* **The request**
Reproduce the passage on ultrasonic cleaning below word for word, from its first sentence to its last.

━━━ Selected extract

Ultrasonic cleaning is a result of sound waves introduced into a cleaning liquid by means of a series of "transducers" mounted to the cleaning tank. The sound travels throughout the tank and creates waves of compression and expansion in the liquid. In the compression wave, the molecules of the cleaning liquid are compressed together tightly. Conversely, in the expansion wave, the molecules are pulled apart rapidly. The expansion is so dramatic that the molecules are ripped apart, creating microscopic bubbles. The bubbles are not seen by the naked eye since they are so small and exist for only a split second of time. The bubbles contain a partial vacuum while they exist. As the pressure around the bubbles becomes greater, the fluid around the bubble rushes in, collapsing the bubble very rapidly. When this occurs, a jet of liquid is created that may travel at this very high rate. They rise in temperature to as high as 5000 degrees C, which is roughly the temperature of the surface of the sun. This extreme temperature, combined with the liquid jet's velocity provides a very intense cleaning action in a minute area. Because of the very short duration of the bubble expansion and collapse cycle, the liquid surrounding the bubble quickly absorbs the heat and the area cools quickly. As a result, the tank and liquid becomes only warm and does not heat up due to the introduction of parts during the cleaning process.

To introduce ultrasonic energy into a cleaning system requires an ultrasonic transducer and an ultrasonic power supply or "generator." The generator supplies electrical energy at the desired ultrasonic frequency. The ultrasonic transducer converts the electrical energy from the ultrasonic generator into mechanical vibrations.

━━━━━━
━━━ Available data

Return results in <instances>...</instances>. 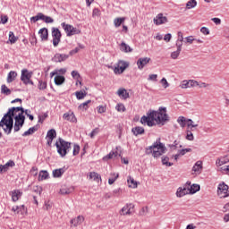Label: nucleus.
<instances>
[{"label": "nucleus", "instance_id": "f257e3e1", "mask_svg": "<svg viewBox=\"0 0 229 229\" xmlns=\"http://www.w3.org/2000/svg\"><path fill=\"white\" fill-rule=\"evenodd\" d=\"M155 121L157 124L162 123L163 126L169 121V115L165 107H160L158 111H152L147 116H142L140 119L141 124H147V126L150 127L155 126Z\"/></svg>", "mask_w": 229, "mask_h": 229}, {"label": "nucleus", "instance_id": "f03ea898", "mask_svg": "<svg viewBox=\"0 0 229 229\" xmlns=\"http://www.w3.org/2000/svg\"><path fill=\"white\" fill-rule=\"evenodd\" d=\"M15 112H21L20 114H21V115H24L23 107H12L9 108L8 112L3 116L2 120L0 121V128H3L6 135H10V133H12V130H13V116L15 115Z\"/></svg>", "mask_w": 229, "mask_h": 229}, {"label": "nucleus", "instance_id": "7ed1b4c3", "mask_svg": "<svg viewBox=\"0 0 229 229\" xmlns=\"http://www.w3.org/2000/svg\"><path fill=\"white\" fill-rule=\"evenodd\" d=\"M165 145L157 139L151 146L145 148L147 155H152L154 158H160L165 153Z\"/></svg>", "mask_w": 229, "mask_h": 229}, {"label": "nucleus", "instance_id": "20e7f679", "mask_svg": "<svg viewBox=\"0 0 229 229\" xmlns=\"http://www.w3.org/2000/svg\"><path fill=\"white\" fill-rule=\"evenodd\" d=\"M55 146L57 148V153H59L61 157H65V155L71 151V142L65 141L62 138L56 140Z\"/></svg>", "mask_w": 229, "mask_h": 229}, {"label": "nucleus", "instance_id": "39448f33", "mask_svg": "<svg viewBox=\"0 0 229 229\" xmlns=\"http://www.w3.org/2000/svg\"><path fill=\"white\" fill-rule=\"evenodd\" d=\"M61 26L63 30H64L67 37H72V35H80L81 33V30H78L77 28H74L71 24H66L65 22H63Z\"/></svg>", "mask_w": 229, "mask_h": 229}, {"label": "nucleus", "instance_id": "423d86ee", "mask_svg": "<svg viewBox=\"0 0 229 229\" xmlns=\"http://www.w3.org/2000/svg\"><path fill=\"white\" fill-rule=\"evenodd\" d=\"M33 76V72H29L26 69H23L21 71V81L24 85H33V82L31 81V77Z\"/></svg>", "mask_w": 229, "mask_h": 229}, {"label": "nucleus", "instance_id": "0eeeda50", "mask_svg": "<svg viewBox=\"0 0 229 229\" xmlns=\"http://www.w3.org/2000/svg\"><path fill=\"white\" fill-rule=\"evenodd\" d=\"M14 131H19L22 126H24V122L26 121V116L22 114H19L14 117Z\"/></svg>", "mask_w": 229, "mask_h": 229}, {"label": "nucleus", "instance_id": "6e6552de", "mask_svg": "<svg viewBox=\"0 0 229 229\" xmlns=\"http://www.w3.org/2000/svg\"><path fill=\"white\" fill-rule=\"evenodd\" d=\"M129 66L130 64L128 62L119 61L117 66L114 69V74H123V71H126V69H128Z\"/></svg>", "mask_w": 229, "mask_h": 229}, {"label": "nucleus", "instance_id": "1a4fd4ad", "mask_svg": "<svg viewBox=\"0 0 229 229\" xmlns=\"http://www.w3.org/2000/svg\"><path fill=\"white\" fill-rule=\"evenodd\" d=\"M53 46L56 47L60 44L62 38V32L56 28H52Z\"/></svg>", "mask_w": 229, "mask_h": 229}, {"label": "nucleus", "instance_id": "9d476101", "mask_svg": "<svg viewBox=\"0 0 229 229\" xmlns=\"http://www.w3.org/2000/svg\"><path fill=\"white\" fill-rule=\"evenodd\" d=\"M217 194L219 198H228V185H226L225 182L220 183L218 185Z\"/></svg>", "mask_w": 229, "mask_h": 229}, {"label": "nucleus", "instance_id": "9b49d317", "mask_svg": "<svg viewBox=\"0 0 229 229\" xmlns=\"http://www.w3.org/2000/svg\"><path fill=\"white\" fill-rule=\"evenodd\" d=\"M153 21H154V24H156V26H160L162 24H167V22H169L167 16H164V13H158L154 18Z\"/></svg>", "mask_w": 229, "mask_h": 229}, {"label": "nucleus", "instance_id": "f8f14e48", "mask_svg": "<svg viewBox=\"0 0 229 229\" xmlns=\"http://www.w3.org/2000/svg\"><path fill=\"white\" fill-rule=\"evenodd\" d=\"M186 190L185 192L188 194H196L200 189L199 184H191V182H186Z\"/></svg>", "mask_w": 229, "mask_h": 229}, {"label": "nucleus", "instance_id": "ddd939ff", "mask_svg": "<svg viewBox=\"0 0 229 229\" xmlns=\"http://www.w3.org/2000/svg\"><path fill=\"white\" fill-rule=\"evenodd\" d=\"M226 164H229V154L219 157L216 160V167H222V165H226Z\"/></svg>", "mask_w": 229, "mask_h": 229}, {"label": "nucleus", "instance_id": "4468645a", "mask_svg": "<svg viewBox=\"0 0 229 229\" xmlns=\"http://www.w3.org/2000/svg\"><path fill=\"white\" fill-rule=\"evenodd\" d=\"M149 62H151V58H149V57L139 58L137 61L138 69L140 71H142V69H144L148 65V64H149Z\"/></svg>", "mask_w": 229, "mask_h": 229}, {"label": "nucleus", "instance_id": "2eb2a0df", "mask_svg": "<svg viewBox=\"0 0 229 229\" xmlns=\"http://www.w3.org/2000/svg\"><path fill=\"white\" fill-rule=\"evenodd\" d=\"M135 205H133V203H129L127 204L125 207H123L121 209V216H130V214H133V208H134Z\"/></svg>", "mask_w": 229, "mask_h": 229}, {"label": "nucleus", "instance_id": "dca6fc26", "mask_svg": "<svg viewBox=\"0 0 229 229\" xmlns=\"http://www.w3.org/2000/svg\"><path fill=\"white\" fill-rule=\"evenodd\" d=\"M63 119L64 121H70V123H78V119H76V115L72 111L64 114Z\"/></svg>", "mask_w": 229, "mask_h": 229}, {"label": "nucleus", "instance_id": "f3484780", "mask_svg": "<svg viewBox=\"0 0 229 229\" xmlns=\"http://www.w3.org/2000/svg\"><path fill=\"white\" fill-rule=\"evenodd\" d=\"M201 171H203V162L197 161L192 167V174H201Z\"/></svg>", "mask_w": 229, "mask_h": 229}, {"label": "nucleus", "instance_id": "a211bd4d", "mask_svg": "<svg viewBox=\"0 0 229 229\" xmlns=\"http://www.w3.org/2000/svg\"><path fill=\"white\" fill-rule=\"evenodd\" d=\"M83 221H85V217L83 216H78L75 218H72L71 220V225H72V226H74V228L80 226V225L83 224Z\"/></svg>", "mask_w": 229, "mask_h": 229}, {"label": "nucleus", "instance_id": "6ab92c4d", "mask_svg": "<svg viewBox=\"0 0 229 229\" xmlns=\"http://www.w3.org/2000/svg\"><path fill=\"white\" fill-rule=\"evenodd\" d=\"M69 58L68 55L65 54H55V56L52 58L53 62L55 63H61V62H65Z\"/></svg>", "mask_w": 229, "mask_h": 229}, {"label": "nucleus", "instance_id": "aec40b11", "mask_svg": "<svg viewBox=\"0 0 229 229\" xmlns=\"http://www.w3.org/2000/svg\"><path fill=\"white\" fill-rule=\"evenodd\" d=\"M38 35L43 42H46L49 38V32L47 28H42L38 31Z\"/></svg>", "mask_w": 229, "mask_h": 229}, {"label": "nucleus", "instance_id": "412c9836", "mask_svg": "<svg viewBox=\"0 0 229 229\" xmlns=\"http://www.w3.org/2000/svg\"><path fill=\"white\" fill-rule=\"evenodd\" d=\"M117 96H119L121 99H128V98H130V93H128V90H126V89L120 88L117 90Z\"/></svg>", "mask_w": 229, "mask_h": 229}, {"label": "nucleus", "instance_id": "4be33fe9", "mask_svg": "<svg viewBox=\"0 0 229 229\" xmlns=\"http://www.w3.org/2000/svg\"><path fill=\"white\" fill-rule=\"evenodd\" d=\"M64 173H65V167H63V168L53 170L52 174L54 178H62Z\"/></svg>", "mask_w": 229, "mask_h": 229}, {"label": "nucleus", "instance_id": "5701e85b", "mask_svg": "<svg viewBox=\"0 0 229 229\" xmlns=\"http://www.w3.org/2000/svg\"><path fill=\"white\" fill-rule=\"evenodd\" d=\"M120 50L123 53H131V51H133V48H131L128 44L122 42L120 45Z\"/></svg>", "mask_w": 229, "mask_h": 229}, {"label": "nucleus", "instance_id": "b1692460", "mask_svg": "<svg viewBox=\"0 0 229 229\" xmlns=\"http://www.w3.org/2000/svg\"><path fill=\"white\" fill-rule=\"evenodd\" d=\"M21 196H22V192L19 190H15L12 192V199L13 201H19L21 199Z\"/></svg>", "mask_w": 229, "mask_h": 229}, {"label": "nucleus", "instance_id": "393cba45", "mask_svg": "<svg viewBox=\"0 0 229 229\" xmlns=\"http://www.w3.org/2000/svg\"><path fill=\"white\" fill-rule=\"evenodd\" d=\"M38 130V127L36 125L34 127H30L28 131H26L23 134L22 137H30V135H33L35 131Z\"/></svg>", "mask_w": 229, "mask_h": 229}, {"label": "nucleus", "instance_id": "a878e982", "mask_svg": "<svg viewBox=\"0 0 229 229\" xmlns=\"http://www.w3.org/2000/svg\"><path fill=\"white\" fill-rule=\"evenodd\" d=\"M186 189H187V186H184L183 188L182 187L178 188L176 191L177 198H183V196L189 194L188 192H185Z\"/></svg>", "mask_w": 229, "mask_h": 229}, {"label": "nucleus", "instance_id": "bb28decb", "mask_svg": "<svg viewBox=\"0 0 229 229\" xmlns=\"http://www.w3.org/2000/svg\"><path fill=\"white\" fill-rule=\"evenodd\" d=\"M15 78H17V72L11 71L7 75V83L15 81Z\"/></svg>", "mask_w": 229, "mask_h": 229}, {"label": "nucleus", "instance_id": "cd10ccee", "mask_svg": "<svg viewBox=\"0 0 229 229\" xmlns=\"http://www.w3.org/2000/svg\"><path fill=\"white\" fill-rule=\"evenodd\" d=\"M186 126L191 130V131H194L195 128H198L199 124L194 123V121H192V119H188Z\"/></svg>", "mask_w": 229, "mask_h": 229}, {"label": "nucleus", "instance_id": "c85d7f7f", "mask_svg": "<svg viewBox=\"0 0 229 229\" xmlns=\"http://www.w3.org/2000/svg\"><path fill=\"white\" fill-rule=\"evenodd\" d=\"M55 85H63L65 82V77L62 75H56L54 79Z\"/></svg>", "mask_w": 229, "mask_h": 229}, {"label": "nucleus", "instance_id": "c756f323", "mask_svg": "<svg viewBox=\"0 0 229 229\" xmlns=\"http://www.w3.org/2000/svg\"><path fill=\"white\" fill-rule=\"evenodd\" d=\"M187 121L188 119L184 116H179L177 119V123L180 124L181 128H185V126H187Z\"/></svg>", "mask_w": 229, "mask_h": 229}, {"label": "nucleus", "instance_id": "7c9ffc66", "mask_svg": "<svg viewBox=\"0 0 229 229\" xmlns=\"http://www.w3.org/2000/svg\"><path fill=\"white\" fill-rule=\"evenodd\" d=\"M65 72H67V69L65 68H61V69H58V70H55L54 72H52L50 73V76H60V74H65Z\"/></svg>", "mask_w": 229, "mask_h": 229}, {"label": "nucleus", "instance_id": "2f4dec72", "mask_svg": "<svg viewBox=\"0 0 229 229\" xmlns=\"http://www.w3.org/2000/svg\"><path fill=\"white\" fill-rule=\"evenodd\" d=\"M49 178V173L47 171H40L38 174V181L47 180Z\"/></svg>", "mask_w": 229, "mask_h": 229}, {"label": "nucleus", "instance_id": "473e14b6", "mask_svg": "<svg viewBox=\"0 0 229 229\" xmlns=\"http://www.w3.org/2000/svg\"><path fill=\"white\" fill-rule=\"evenodd\" d=\"M15 165V162L13 160L8 161L5 165H2V167L4 169V173H6L10 167H13Z\"/></svg>", "mask_w": 229, "mask_h": 229}, {"label": "nucleus", "instance_id": "72a5a7b5", "mask_svg": "<svg viewBox=\"0 0 229 229\" xmlns=\"http://www.w3.org/2000/svg\"><path fill=\"white\" fill-rule=\"evenodd\" d=\"M133 135L137 137V135H142L144 133V128L142 127H134L131 129Z\"/></svg>", "mask_w": 229, "mask_h": 229}, {"label": "nucleus", "instance_id": "f704fd0d", "mask_svg": "<svg viewBox=\"0 0 229 229\" xmlns=\"http://www.w3.org/2000/svg\"><path fill=\"white\" fill-rule=\"evenodd\" d=\"M89 180H94V182H99V180H101V176L96 172H91L89 173Z\"/></svg>", "mask_w": 229, "mask_h": 229}, {"label": "nucleus", "instance_id": "c9c22d12", "mask_svg": "<svg viewBox=\"0 0 229 229\" xmlns=\"http://www.w3.org/2000/svg\"><path fill=\"white\" fill-rule=\"evenodd\" d=\"M47 137L49 139V140H54V139L56 138V131L55 129H51L47 131Z\"/></svg>", "mask_w": 229, "mask_h": 229}, {"label": "nucleus", "instance_id": "e433bc0d", "mask_svg": "<svg viewBox=\"0 0 229 229\" xmlns=\"http://www.w3.org/2000/svg\"><path fill=\"white\" fill-rule=\"evenodd\" d=\"M1 94H4V96H10V94H12V89H8L6 85L3 84L1 86Z\"/></svg>", "mask_w": 229, "mask_h": 229}, {"label": "nucleus", "instance_id": "4c0bfd02", "mask_svg": "<svg viewBox=\"0 0 229 229\" xmlns=\"http://www.w3.org/2000/svg\"><path fill=\"white\" fill-rule=\"evenodd\" d=\"M127 183L131 189H137V182L133 178L128 177Z\"/></svg>", "mask_w": 229, "mask_h": 229}, {"label": "nucleus", "instance_id": "58836bf2", "mask_svg": "<svg viewBox=\"0 0 229 229\" xmlns=\"http://www.w3.org/2000/svg\"><path fill=\"white\" fill-rule=\"evenodd\" d=\"M118 155H119V154L117 153V151H115V152L112 151V152H110L108 155L105 156V157H103V160H111V158H115V157H117Z\"/></svg>", "mask_w": 229, "mask_h": 229}, {"label": "nucleus", "instance_id": "ea45409f", "mask_svg": "<svg viewBox=\"0 0 229 229\" xmlns=\"http://www.w3.org/2000/svg\"><path fill=\"white\" fill-rule=\"evenodd\" d=\"M42 16L41 21H44L47 24H53V22H55V20L50 16H46L44 13H42Z\"/></svg>", "mask_w": 229, "mask_h": 229}, {"label": "nucleus", "instance_id": "a19ab883", "mask_svg": "<svg viewBox=\"0 0 229 229\" xmlns=\"http://www.w3.org/2000/svg\"><path fill=\"white\" fill-rule=\"evenodd\" d=\"M111 178L108 179L109 185H113V183H115V180L119 178V174L113 173L111 174Z\"/></svg>", "mask_w": 229, "mask_h": 229}, {"label": "nucleus", "instance_id": "79ce46f5", "mask_svg": "<svg viewBox=\"0 0 229 229\" xmlns=\"http://www.w3.org/2000/svg\"><path fill=\"white\" fill-rule=\"evenodd\" d=\"M162 164L163 165H166V167H171L173 165V163L169 162V157L167 156L162 157Z\"/></svg>", "mask_w": 229, "mask_h": 229}, {"label": "nucleus", "instance_id": "37998d69", "mask_svg": "<svg viewBox=\"0 0 229 229\" xmlns=\"http://www.w3.org/2000/svg\"><path fill=\"white\" fill-rule=\"evenodd\" d=\"M124 21H126V18H115L114 21L115 28H119V26H121Z\"/></svg>", "mask_w": 229, "mask_h": 229}, {"label": "nucleus", "instance_id": "c03bdc74", "mask_svg": "<svg viewBox=\"0 0 229 229\" xmlns=\"http://www.w3.org/2000/svg\"><path fill=\"white\" fill-rule=\"evenodd\" d=\"M38 89H39V90H46V89H47V82L43 81H38Z\"/></svg>", "mask_w": 229, "mask_h": 229}, {"label": "nucleus", "instance_id": "a18cd8bd", "mask_svg": "<svg viewBox=\"0 0 229 229\" xmlns=\"http://www.w3.org/2000/svg\"><path fill=\"white\" fill-rule=\"evenodd\" d=\"M75 96L77 99H83L87 96V92L81 90V91H76Z\"/></svg>", "mask_w": 229, "mask_h": 229}, {"label": "nucleus", "instance_id": "49530a36", "mask_svg": "<svg viewBox=\"0 0 229 229\" xmlns=\"http://www.w3.org/2000/svg\"><path fill=\"white\" fill-rule=\"evenodd\" d=\"M74 191V188H67V187H63L60 190L61 194H71Z\"/></svg>", "mask_w": 229, "mask_h": 229}, {"label": "nucleus", "instance_id": "de8ad7c7", "mask_svg": "<svg viewBox=\"0 0 229 229\" xmlns=\"http://www.w3.org/2000/svg\"><path fill=\"white\" fill-rule=\"evenodd\" d=\"M198 4V2H196V0H190L187 4H186V8H188L189 10H191V8H195V6Z\"/></svg>", "mask_w": 229, "mask_h": 229}, {"label": "nucleus", "instance_id": "09e8293b", "mask_svg": "<svg viewBox=\"0 0 229 229\" xmlns=\"http://www.w3.org/2000/svg\"><path fill=\"white\" fill-rule=\"evenodd\" d=\"M115 110H117V112H126V106H124V104L119 103L116 105Z\"/></svg>", "mask_w": 229, "mask_h": 229}, {"label": "nucleus", "instance_id": "8fccbe9b", "mask_svg": "<svg viewBox=\"0 0 229 229\" xmlns=\"http://www.w3.org/2000/svg\"><path fill=\"white\" fill-rule=\"evenodd\" d=\"M9 42L10 44H15L17 42V37L12 31L9 32Z\"/></svg>", "mask_w": 229, "mask_h": 229}, {"label": "nucleus", "instance_id": "3c124183", "mask_svg": "<svg viewBox=\"0 0 229 229\" xmlns=\"http://www.w3.org/2000/svg\"><path fill=\"white\" fill-rule=\"evenodd\" d=\"M181 89H191L190 81H182L180 84Z\"/></svg>", "mask_w": 229, "mask_h": 229}, {"label": "nucleus", "instance_id": "603ef678", "mask_svg": "<svg viewBox=\"0 0 229 229\" xmlns=\"http://www.w3.org/2000/svg\"><path fill=\"white\" fill-rule=\"evenodd\" d=\"M42 13H38V15L30 18L31 22H37L38 21H42Z\"/></svg>", "mask_w": 229, "mask_h": 229}, {"label": "nucleus", "instance_id": "864d4df0", "mask_svg": "<svg viewBox=\"0 0 229 229\" xmlns=\"http://www.w3.org/2000/svg\"><path fill=\"white\" fill-rule=\"evenodd\" d=\"M193 131L188 130L186 131V140H194V134H192Z\"/></svg>", "mask_w": 229, "mask_h": 229}, {"label": "nucleus", "instance_id": "5fc2aeb1", "mask_svg": "<svg viewBox=\"0 0 229 229\" xmlns=\"http://www.w3.org/2000/svg\"><path fill=\"white\" fill-rule=\"evenodd\" d=\"M180 53H182V50L177 49L176 51L172 52L171 58L173 60H176L180 56Z\"/></svg>", "mask_w": 229, "mask_h": 229}, {"label": "nucleus", "instance_id": "6e6d98bb", "mask_svg": "<svg viewBox=\"0 0 229 229\" xmlns=\"http://www.w3.org/2000/svg\"><path fill=\"white\" fill-rule=\"evenodd\" d=\"M89 103H90V100H88L79 106L80 110H87L89 108Z\"/></svg>", "mask_w": 229, "mask_h": 229}, {"label": "nucleus", "instance_id": "4d7b16f0", "mask_svg": "<svg viewBox=\"0 0 229 229\" xmlns=\"http://www.w3.org/2000/svg\"><path fill=\"white\" fill-rule=\"evenodd\" d=\"M13 212H17L19 214V212H22V210L24 211V205L21 206H14L13 207Z\"/></svg>", "mask_w": 229, "mask_h": 229}, {"label": "nucleus", "instance_id": "13d9d810", "mask_svg": "<svg viewBox=\"0 0 229 229\" xmlns=\"http://www.w3.org/2000/svg\"><path fill=\"white\" fill-rule=\"evenodd\" d=\"M191 151H192V148H182L179 150L178 153H180V155L183 157V155H185L186 153H191Z\"/></svg>", "mask_w": 229, "mask_h": 229}, {"label": "nucleus", "instance_id": "bf43d9fd", "mask_svg": "<svg viewBox=\"0 0 229 229\" xmlns=\"http://www.w3.org/2000/svg\"><path fill=\"white\" fill-rule=\"evenodd\" d=\"M98 133H99V128H95L89 134L90 139H94Z\"/></svg>", "mask_w": 229, "mask_h": 229}, {"label": "nucleus", "instance_id": "052dcab7", "mask_svg": "<svg viewBox=\"0 0 229 229\" xmlns=\"http://www.w3.org/2000/svg\"><path fill=\"white\" fill-rule=\"evenodd\" d=\"M72 77L73 78V80H80L81 78L80 72H78V71H72Z\"/></svg>", "mask_w": 229, "mask_h": 229}, {"label": "nucleus", "instance_id": "680f3d73", "mask_svg": "<svg viewBox=\"0 0 229 229\" xmlns=\"http://www.w3.org/2000/svg\"><path fill=\"white\" fill-rule=\"evenodd\" d=\"M185 40L187 44H192V42H194L196 38H194V37L192 36H188L185 38Z\"/></svg>", "mask_w": 229, "mask_h": 229}, {"label": "nucleus", "instance_id": "e2e57ef3", "mask_svg": "<svg viewBox=\"0 0 229 229\" xmlns=\"http://www.w3.org/2000/svg\"><path fill=\"white\" fill-rule=\"evenodd\" d=\"M0 22L2 24H6V22H8V17L6 15H1Z\"/></svg>", "mask_w": 229, "mask_h": 229}, {"label": "nucleus", "instance_id": "0e129e2a", "mask_svg": "<svg viewBox=\"0 0 229 229\" xmlns=\"http://www.w3.org/2000/svg\"><path fill=\"white\" fill-rule=\"evenodd\" d=\"M161 84L163 85L164 89H167V87H169V82H167V80L165 78H163L161 80Z\"/></svg>", "mask_w": 229, "mask_h": 229}, {"label": "nucleus", "instance_id": "69168bd1", "mask_svg": "<svg viewBox=\"0 0 229 229\" xmlns=\"http://www.w3.org/2000/svg\"><path fill=\"white\" fill-rule=\"evenodd\" d=\"M220 171H222V173H226V174H229V165L220 167Z\"/></svg>", "mask_w": 229, "mask_h": 229}, {"label": "nucleus", "instance_id": "338daca9", "mask_svg": "<svg viewBox=\"0 0 229 229\" xmlns=\"http://www.w3.org/2000/svg\"><path fill=\"white\" fill-rule=\"evenodd\" d=\"M198 85H199V82H198L197 81H194V80H190V89L191 87H198Z\"/></svg>", "mask_w": 229, "mask_h": 229}, {"label": "nucleus", "instance_id": "774afa93", "mask_svg": "<svg viewBox=\"0 0 229 229\" xmlns=\"http://www.w3.org/2000/svg\"><path fill=\"white\" fill-rule=\"evenodd\" d=\"M80 153V147L78 145H74L73 147V156L76 157Z\"/></svg>", "mask_w": 229, "mask_h": 229}]
</instances>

━━━━━━

* **Task output**
Ultrasonic cleaning is a result of sound waves introduced into a cleaning liquid by means of a series of "transducers" mounted to the cleaning tank. The sound travels throughout the tank and creates waves of compression and expansion in the liquid. In the compression wave, the molecules of the cleaning liquid are compressed together tightly. Conversely, in the expansion wave, the molecules are pulled apart rapidly. The expansion is so dramatic that the molecules are ripped apart, creating microscopic bubbles. The bubbles are not seen by the naked eye since they are so small and exist for only a split second of time. The bubbles contain a partial vacuum while they exist. As the pressure around the bubbles becomes greater, the fluid around the bubble rushes in, collapsing the bubble very rapidly. When this occurs, a jet of liquid is created that may travel at this very high rate. They rise in temperature to as high as 5000 degrees C, which is roughly the temperature of the surface of the sun. This extreme temperature, combined with the liquid jet's velocity provides a very intense cleaning action in a minute area. Because of the very short duration of the bubble expansion and collapse cycle, the liquid surrounding the bubble quickly absorbs the heat and the area cools quickly. As a result, the tank and liquid becomes only warm and does not heat up due to the introduction of parts during the cleaning process.

To introduce ultrasonic energy into a cleaning system requires an ultrasonic transducer and an ultrasonic power supply or "generator." The generator supplies electrical energy at the desired ultrasonic frequency. The ultrasonic transducer converts the electrical energy from the ultrasonic generator into mechanical vibrations.